Work item: Wherever an image appears in the data, omit it and copy all the remaining text word for word.

(Records from a data collection)

————

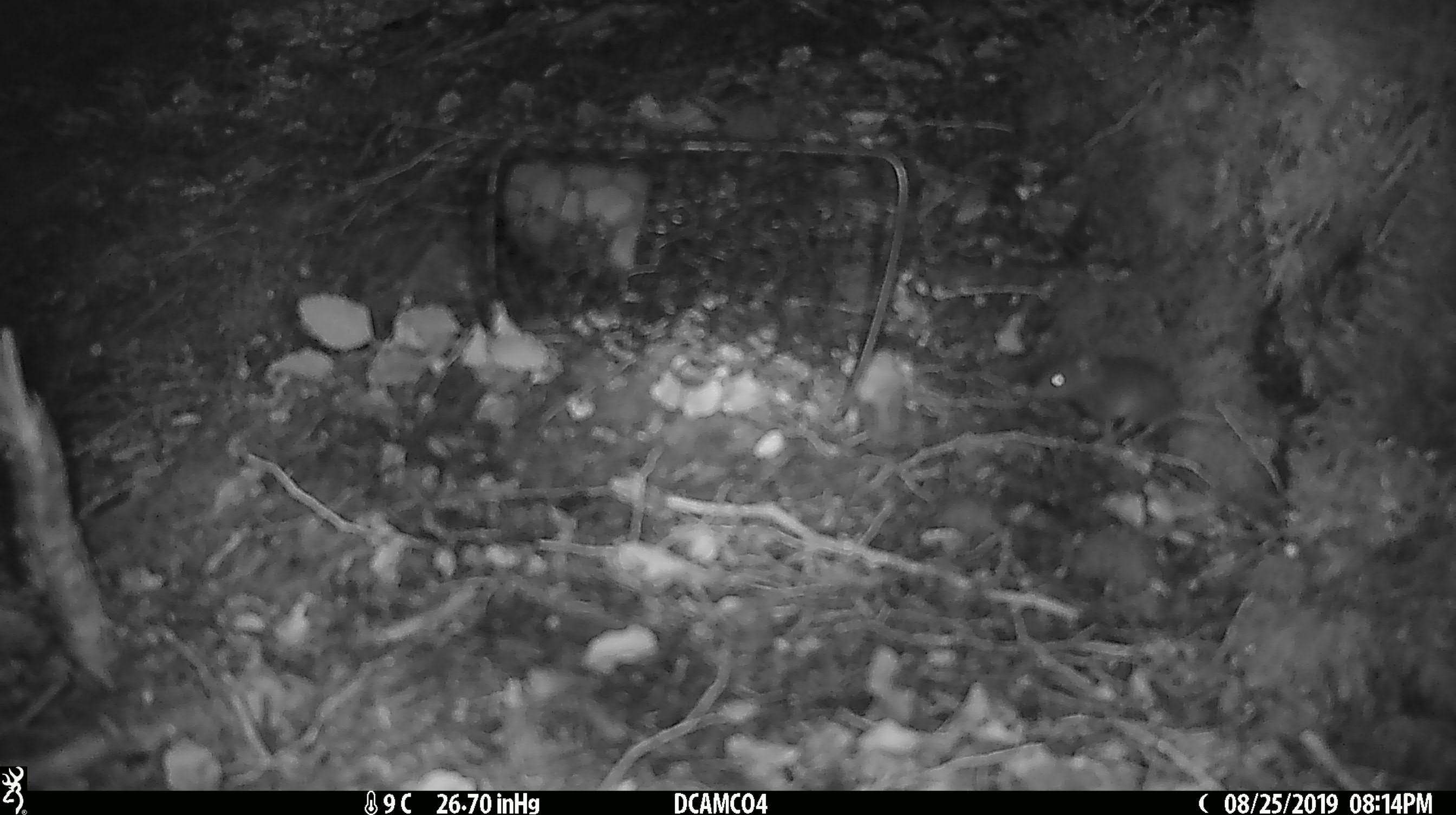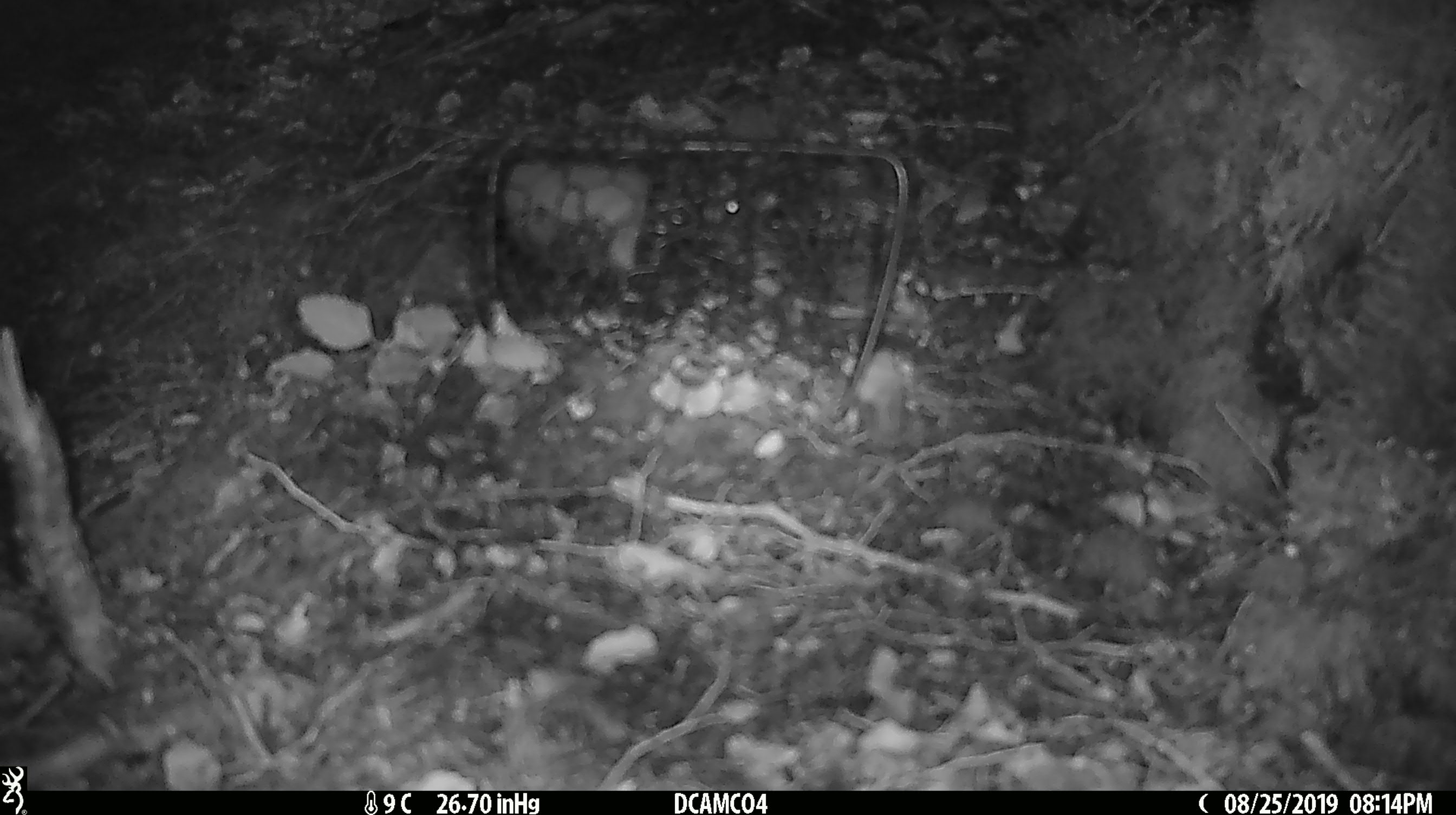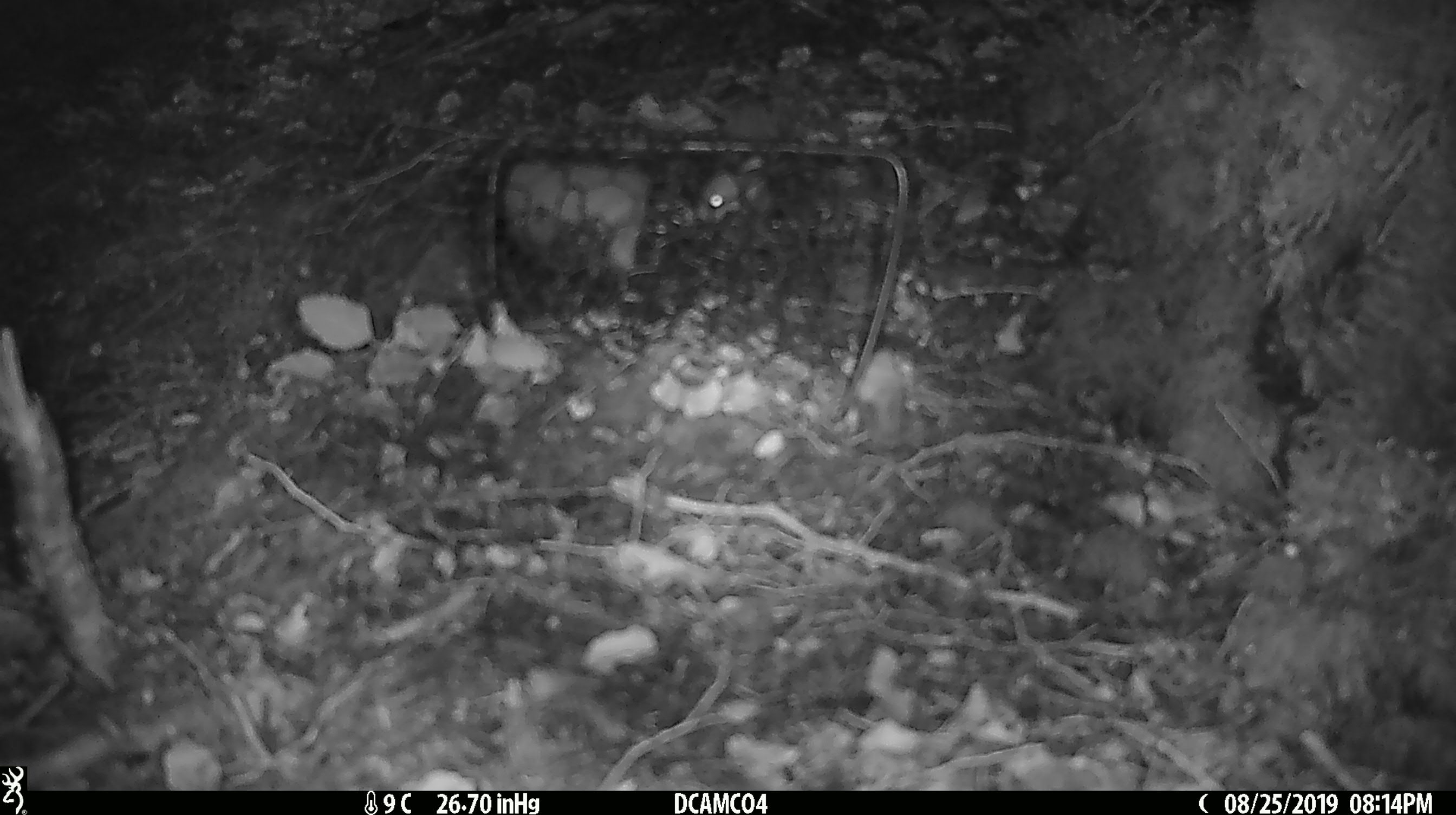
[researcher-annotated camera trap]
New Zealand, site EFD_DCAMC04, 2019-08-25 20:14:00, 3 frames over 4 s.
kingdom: Animalia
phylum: Chordata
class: Mammalia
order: Rodentia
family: Muridae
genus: Mus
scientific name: Mus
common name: mouse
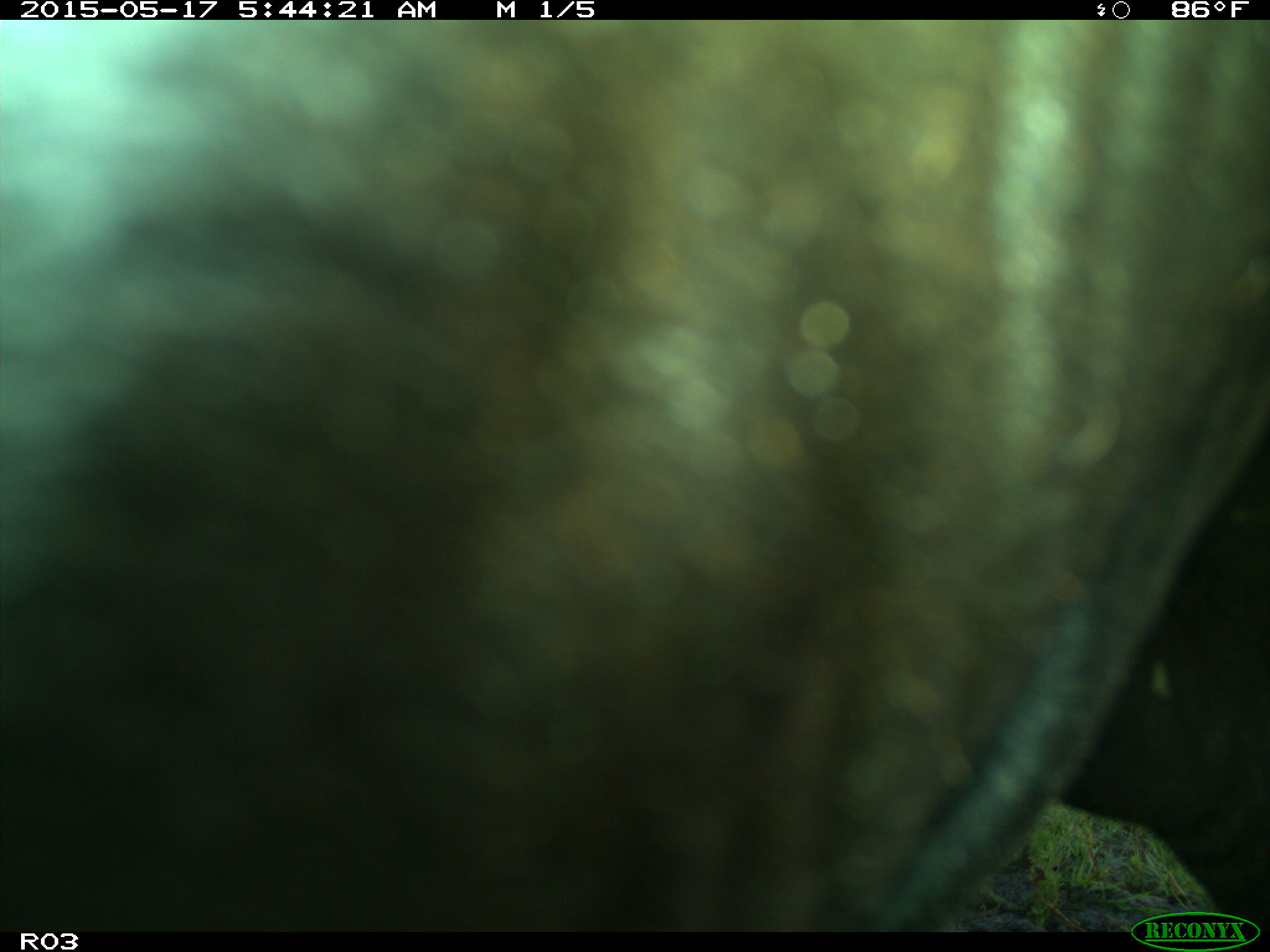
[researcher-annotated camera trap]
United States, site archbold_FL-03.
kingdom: Animalia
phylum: Chordata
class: Mammalia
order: Artiodactyla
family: Bovidae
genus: Bos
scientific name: Bos taurus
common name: domestic cow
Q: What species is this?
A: Bos taurus (domestic cow).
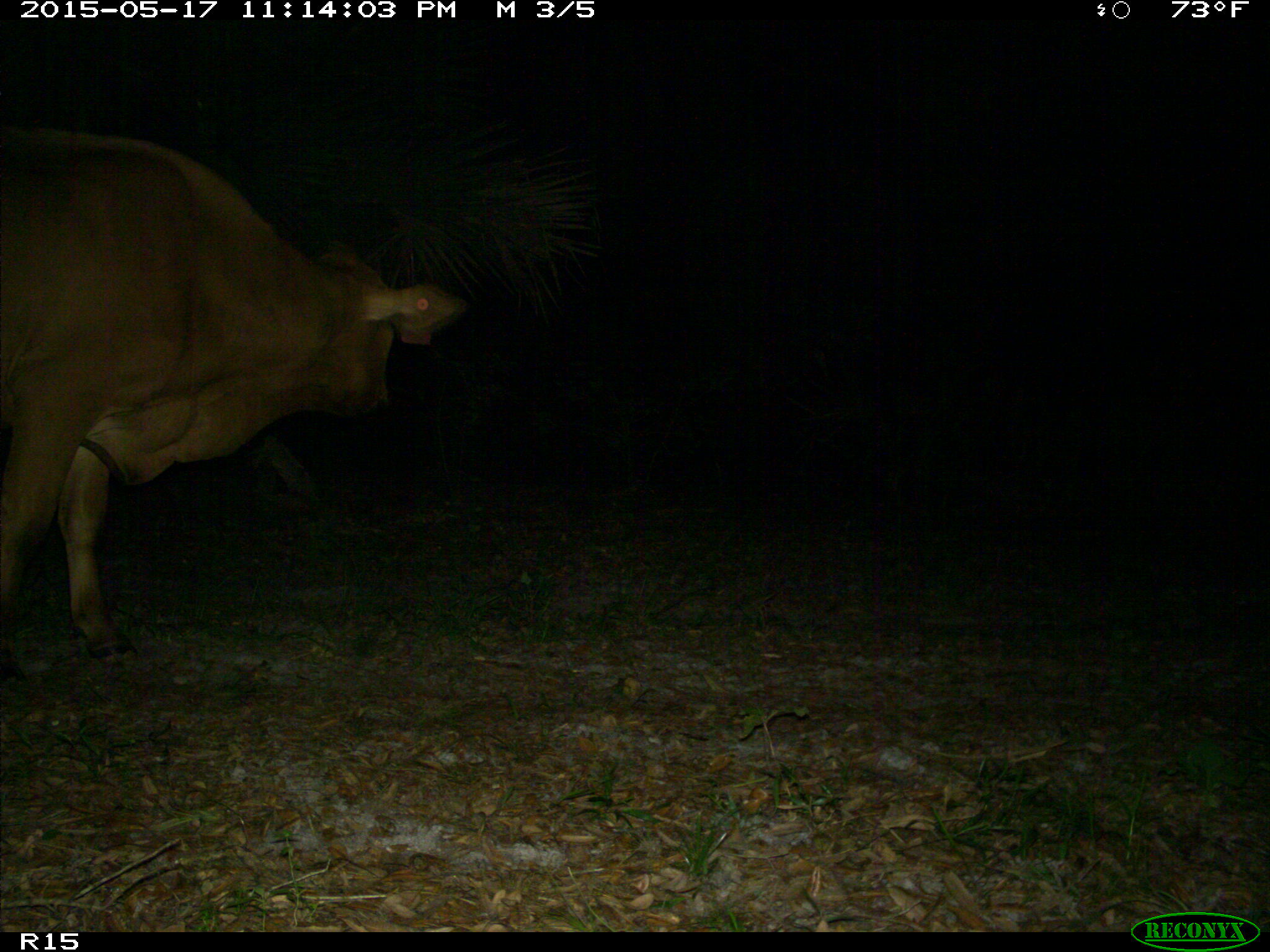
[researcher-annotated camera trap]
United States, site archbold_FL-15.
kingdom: Animalia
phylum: Chordata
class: Mammalia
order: Artiodactyla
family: Bovidae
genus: Bos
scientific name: Bos taurus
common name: domestic cow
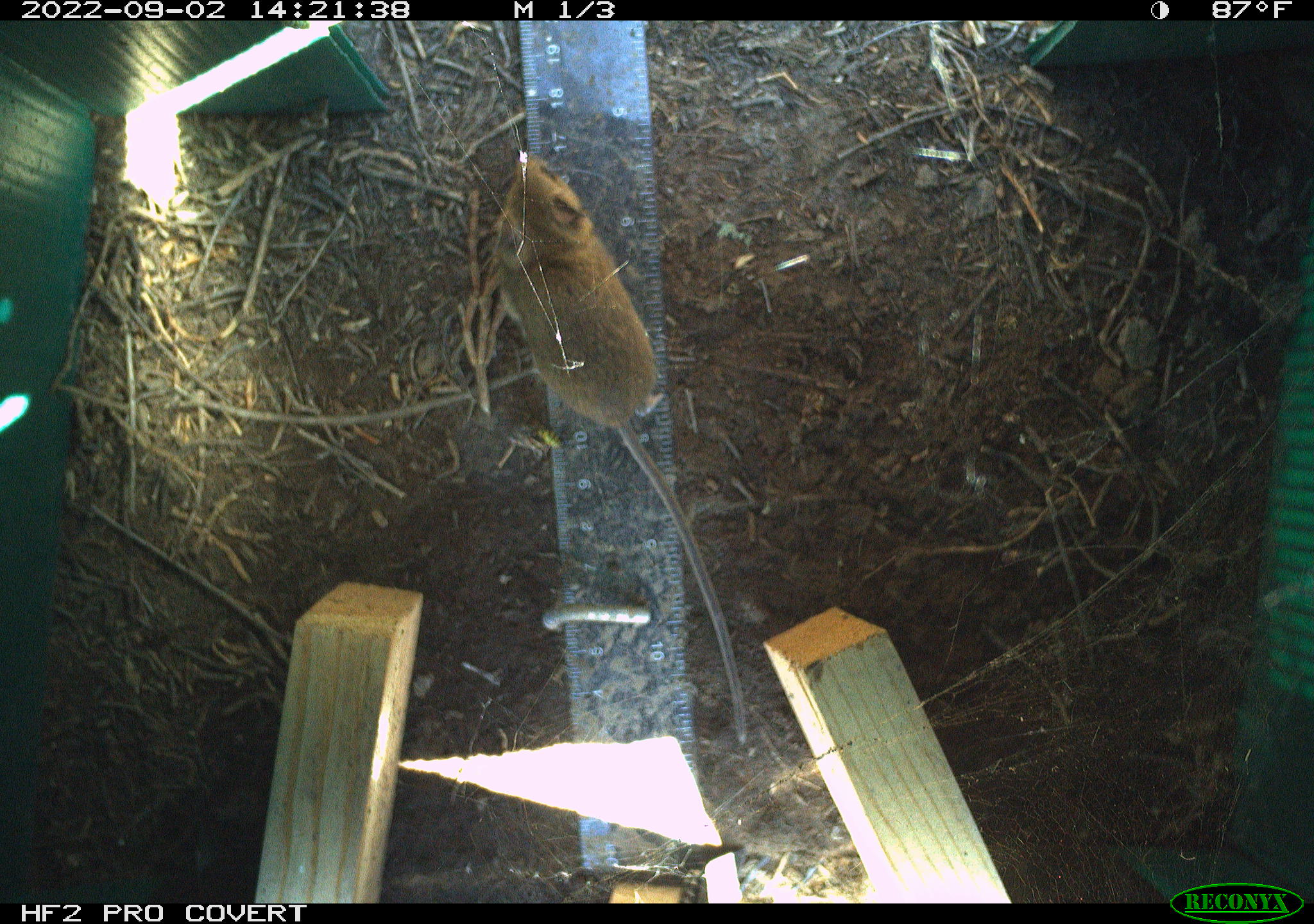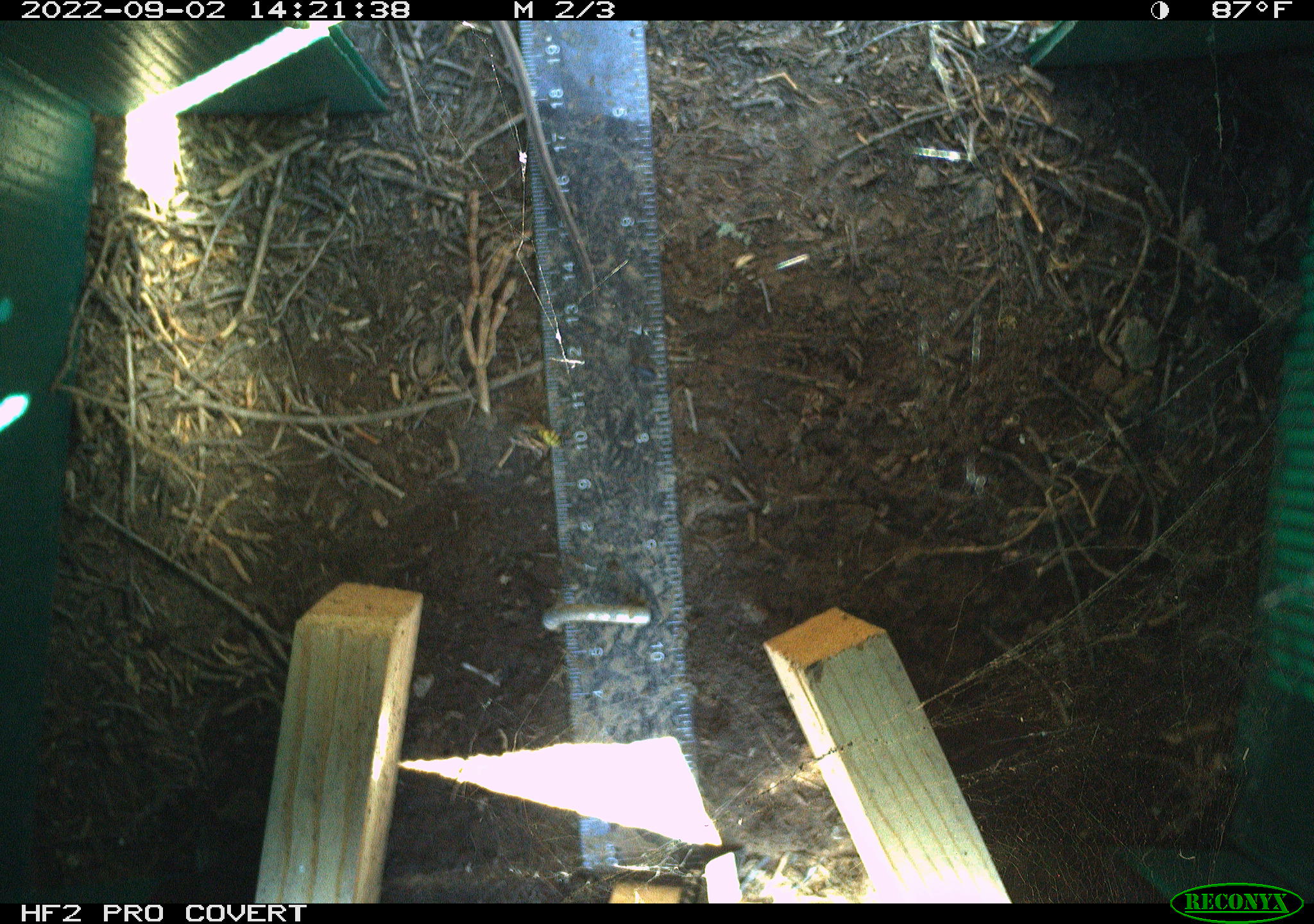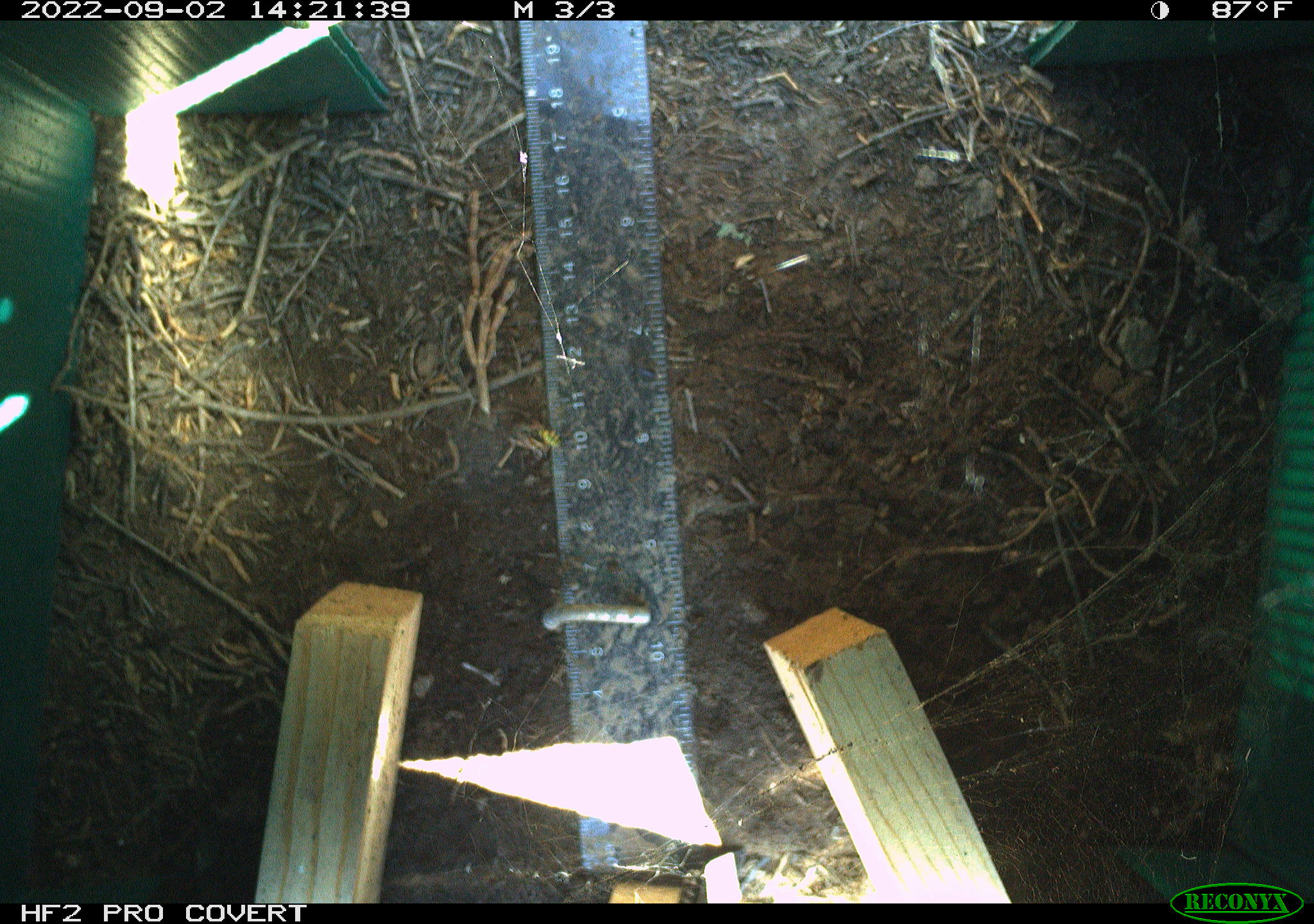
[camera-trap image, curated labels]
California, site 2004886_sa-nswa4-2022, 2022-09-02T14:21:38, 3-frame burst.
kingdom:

————

Finished task:
[researcher-annotated camera trap]
New Zealand, site EFD_DCAMC04, 2019-08-25 20:14:00, 3 frames over 4 s.
kingdom: Animalia
phylum: Chordata
class: Mammalia
order: Rodentia
family: Muridae
genus: Mus
scientific name: Mus
common name: mouse
[researcher-annotated camera trap]
United States, site archbold_FL-03.
kingdom: Animalia
phylum: Chordata
class: Mammalia
order: Artiodactyla
family: Bovidae
genus: Bos
scientific name: Bos taurus
common name: domestic cow
Q: What species is this?
A: Bos taurus (domestic cow).
[researcher-annotated camera trap]
United States, site archbold_FL-15.
kingdom: Animalia
phylum: Chordata
class: Mammalia
order: Artiodactyla
family: Bovidae
genus: Bos
scientific name: Bos taurus
common name: domestic cow
[camera-trap image, curated labels]
California, site 2004886_sa-nswa4-2022, 2022-09-02T14:21:38, 3-frame burst.
kingdom:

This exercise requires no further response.